In practice, even if you managed to call SetNumbers and assign to the member variables of the derived class before they were initialized they would surely be overwritten when they finally get initialized. I admit it's a bit pointless to reason about this as we would be well outside defined behaivour.
No, sorry. :( It might compile in one or two C++ compilers, but it's not recommended. From the C++ FAQ Lite section 10.7:
[10.7] Should you use the this pointer
in the constructor?
[...snip...]
Here is something that never works:
the {body} of a constructor (or a
function called from the constructor)
cannot get down to a derived class by
calling a virtual member function that
is overridden in the derived class. If
your goal was to get to the overridden
function in the derived class, you
won't get what you want. Note that you
won't get to the override in the
derived class independent of how you
call the virtual member function:
explicitly using the this pointer
(e.g., this->method()), implicitly
using the this pointer (e.g.,
method()), or even calling some other
function that calls the virtual member
function on your this object. The
bottom line is this: even if the
caller is constructing an object of a
derived class, during the constructor
of the base class, your object is not
yet of that derived class. You have
been warned.
NOTE: Emphasis mine.
More details at the link
The only time you can do this is when something is derived from a template that is parameterised by itself:
template<typename T> class base
{
T* down_cast() throw()
{
return static_cast<Derived*>(this);
}
const T* down_cast() const throw()
{
return static_cast<const Derived*>(this);
}
public:
base()
{
down_cast()->doSomething();
}
/* … */
};
class derived : private base<derived>
{
public:
void doSomething()
{
}
};
Note that doSomething is public and not virtual.
We can static_cast to derived, because it's known that derived is the derived type.
Deriving something from a base parameterised by itself is a strange thing to be doing at the best of times. It's said that when the ATL team in microsoft used it they asked the C++ compiler team if it was valid and nobody was sure, though it is valid because template construction depends on names as follows:
First the template is available, but not used in a class. Then, the name derived available. Then it instantiates the layout of base<derived> — this requires knowledge of the member variables and virtual functions, as long as none of that depends upon knowledge of derived’s layout (pointers and references are fine) this will all go okay.
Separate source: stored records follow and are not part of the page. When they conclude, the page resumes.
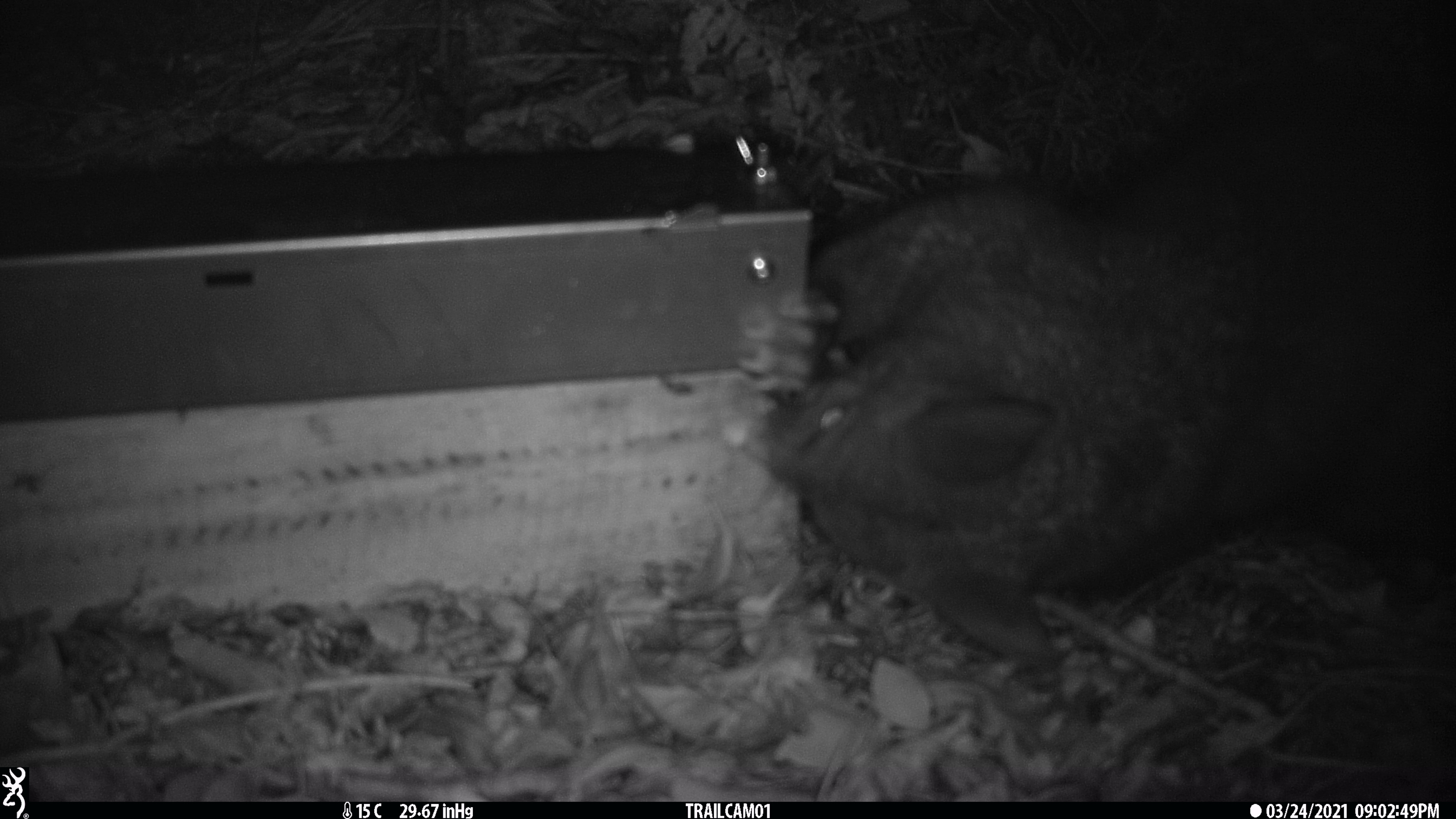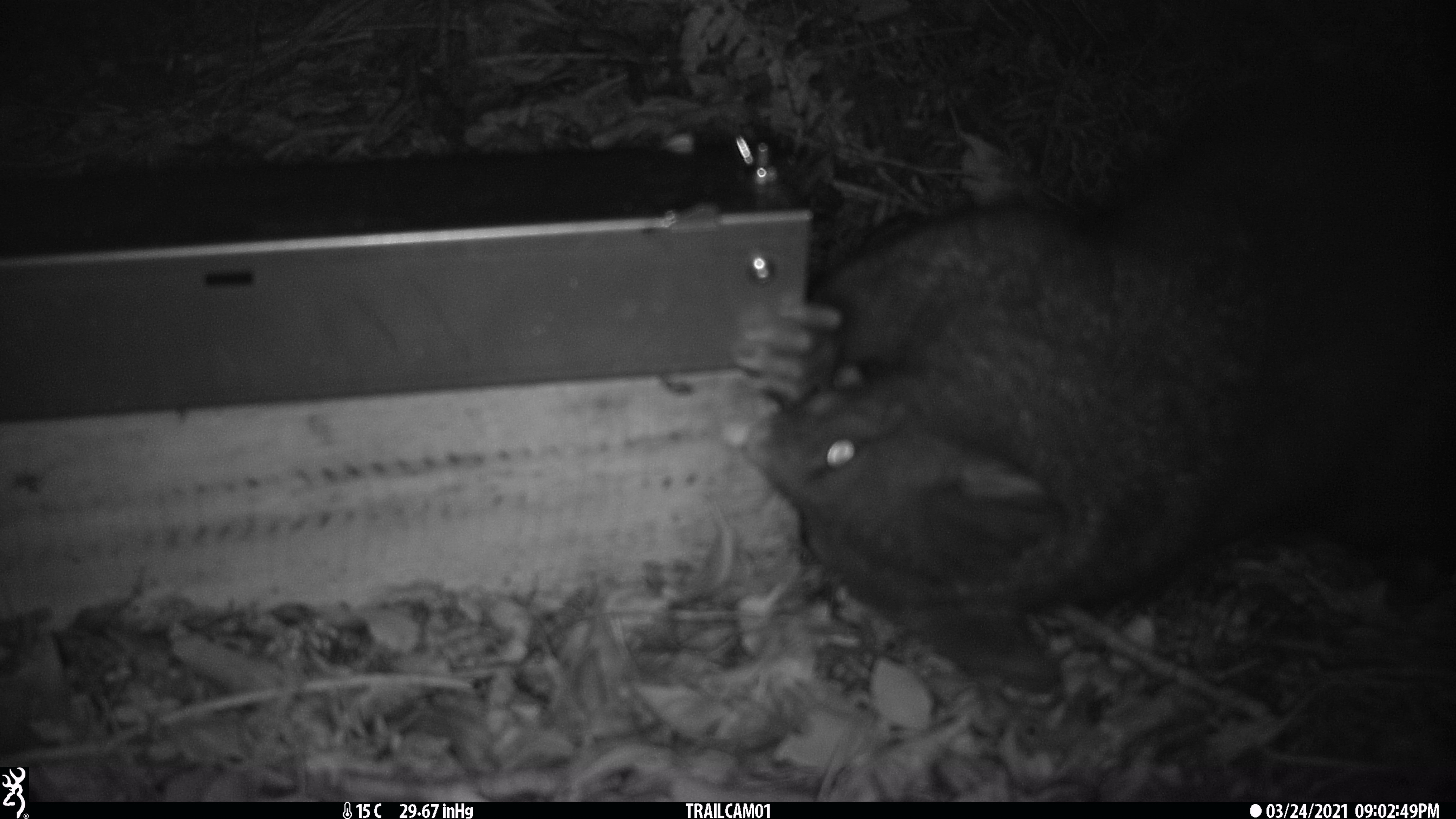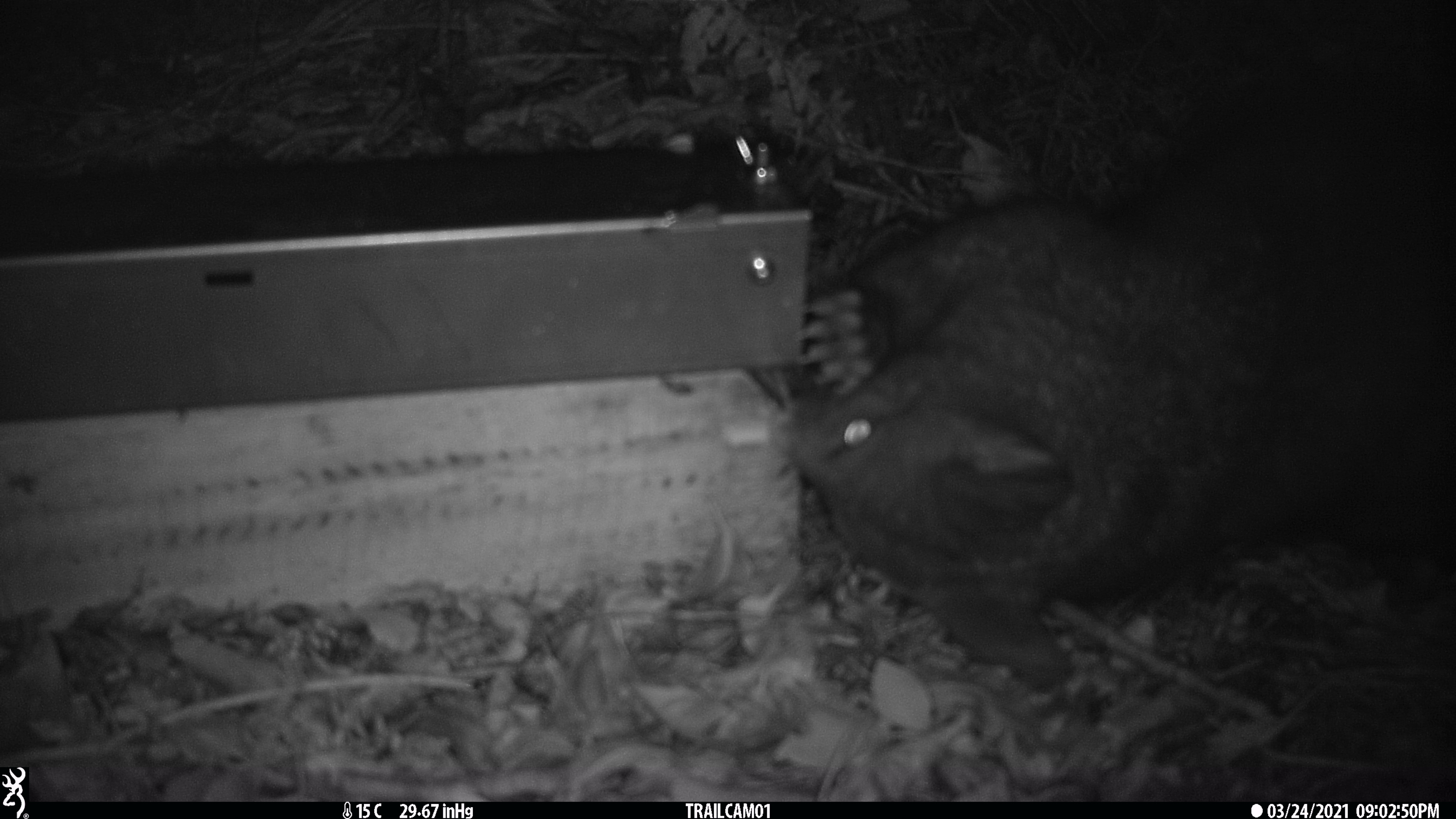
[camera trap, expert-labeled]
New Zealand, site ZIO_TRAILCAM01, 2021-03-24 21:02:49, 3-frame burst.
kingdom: Animalia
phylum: Chordata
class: Mammalia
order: Diprotodontia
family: Phalangeridae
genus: Trichosurus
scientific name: Trichosurus vulpecula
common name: common brushtail possum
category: possum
Possum (common brushtail possum) (Trichosurus vulpecula).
Then it will create the layout of derived, and finally it will create derived’s member functions, which may include creating member functions for base<derived>. So as long as base<derived> doesn’t contain a derived member variable (base classes can never contain a member variable of a type derived from themselves) or a virtual function that requires knowledge of derived’s layout we can indeed do the dicey-looking piece of inheritance above.
This includes being able to call non-virtual public members of derived from base during construction, because it's already part of base. There are strong limitations on this. In particular, if doSomething() depends on anything constructed in derived's constructor it won't work as derived hasn't been constructed yet.
Now, is this actually a good idea? No.
A simple design solution is to use aggregation instead of inheritance.